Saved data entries
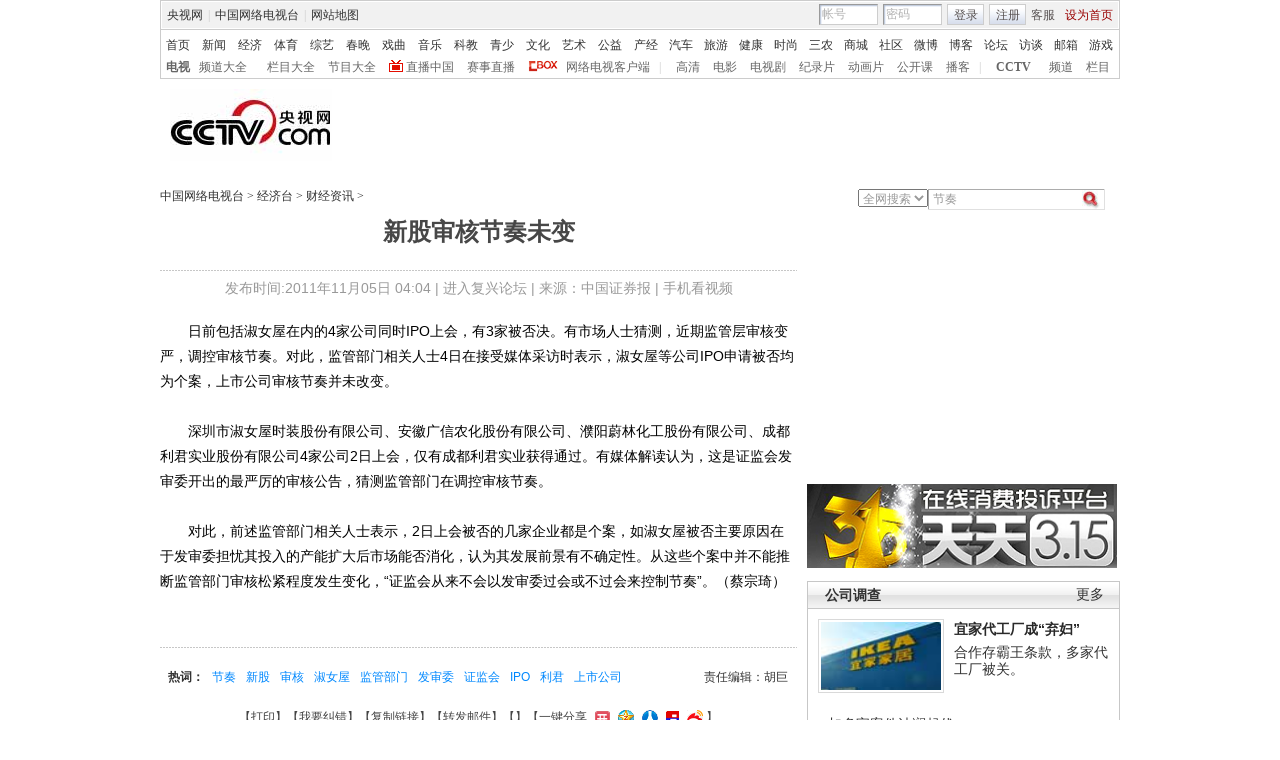

--- FILE ---
content_type: application/javascript
request_url: http://p.data.cctv.com/ge.js
body_size: 221
content:
window.goldlog=(window.goldlog||{});goldlog.Etag="kOj8Icq2GR4CAQOQlTb41dXh";goldlog.stag=2;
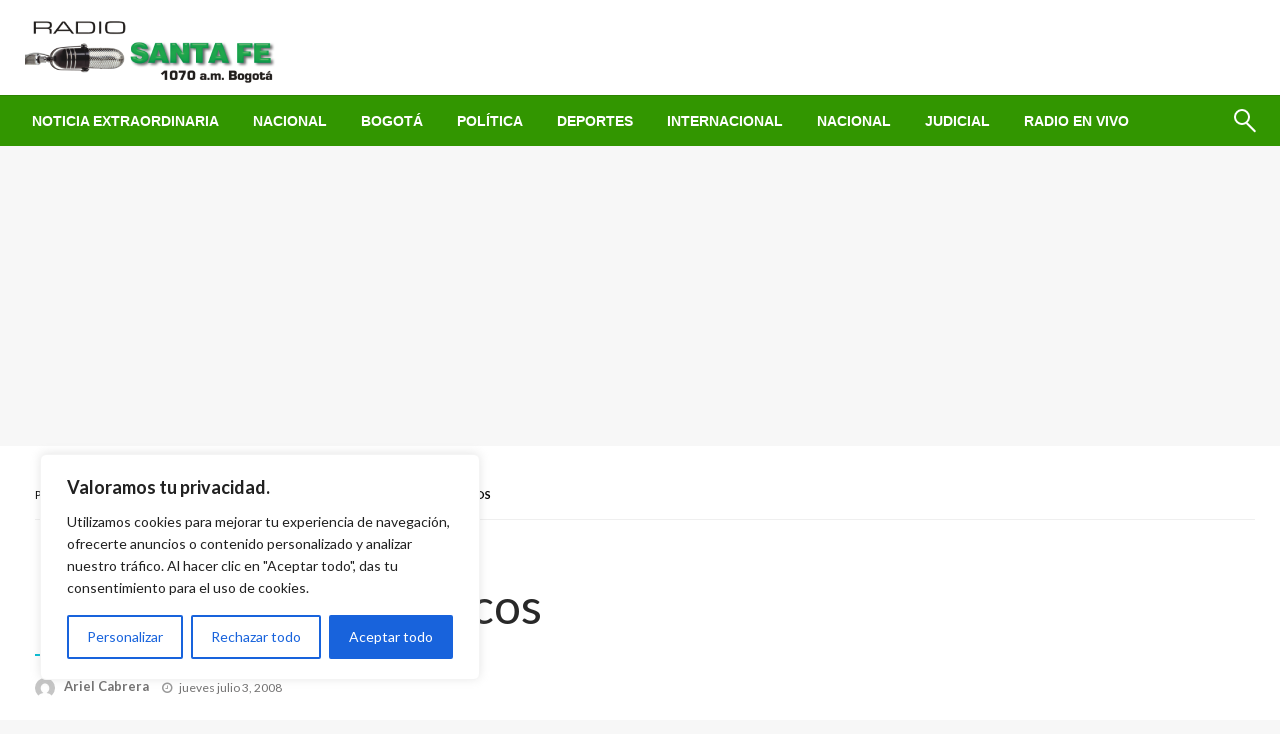

--- FILE ---
content_type: text/html; charset=utf-8
request_url: https://www.google.com/recaptcha/api2/aframe
body_size: 249
content:
<!DOCTYPE HTML><html><head><meta http-equiv="content-type" content="text/html; charset=UTF-8"></head><body><script nonce="3-XPy5WbopQfJLV1a7djSw">/** Anti-fraud and anti-abuse applications only. See google.com/recaptcha */ try{var clients={'sodar':'https://pagead2.googlesyndication.com/pagead/sodar?'};window.addEventListener("message",function(a){try{if(a.source===window.parent){var b=JSON.parse(a.data);var c=clients[b['id']];if(c){var d=document.createElement('img');d.src=c+b['params']+'&rc='+(localStorage.getItem("rc::a")?sessionStorage.getItem("rc::b"):"");window.document.body.appendChild(d);sessionStorage.setItem("rc::e",parseInt(sessionStorage.getItem("rc::e")||0)+1);localStorage.setItem("rc::h",'1769214154046');}}}catch(b){}});window.parent.postMessage("_grecaptcha_ready", "*");}catch(b){}</script></body></html>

> **TASK DESCRIPTION**
Go through the entries and retype each one exactly, skipping any image.

> **THE COMPLETED TASK**
--- FILE ---
content_type: application/javascript
request_url: http://p.data.cctv.com/ge.js
body_size: 221
content:
window.goldlog=(window.goldlog||{});goldlog.Etag="kOj8Icq2GR4CAQOQlTb41dXh";goldlog.stag=2;

--- FILE ---
content_type: text/html; charset=utf-8
request_url: https://www.google.com/recaptcha/api2/aframe
body_size: 249
content:
<!DOCTYPE HTML><html><head><meta http-equiv="content-type" content="text/html; charset=UTF-8"></head><body><script nonce="3-XPy5WbopQfJLV1a7djSw">/** Anti-fraud and anti-abuse applications only. See google.com/recaptcha */ try{var clients={'sodar':'https://pagead2.googlesyndication.com/pagead/sodar?'};window.addEventListener("message",function(a){try{if(a.source===window.parent){var b=JSON.parse(a.data);var c=clients[b['id']];if(c){var d=document.createElement('img');d.src=c+b['params']+'&rc='+(localStorage.getItem("rc::a")?sessionStorage.getItem("rc::b"):"");window.document.body.appendChild(d);sessionStorage.setItem("rc::e",parseInt(sessionStorage.getItem("rc::e")||0)+1);localStorage.setItem("rc::h",'1769214154046');}}}catch(b){}});window.parent.postMessage("_grecaptcha_ready", "*");}catch(b){}</script></body></html>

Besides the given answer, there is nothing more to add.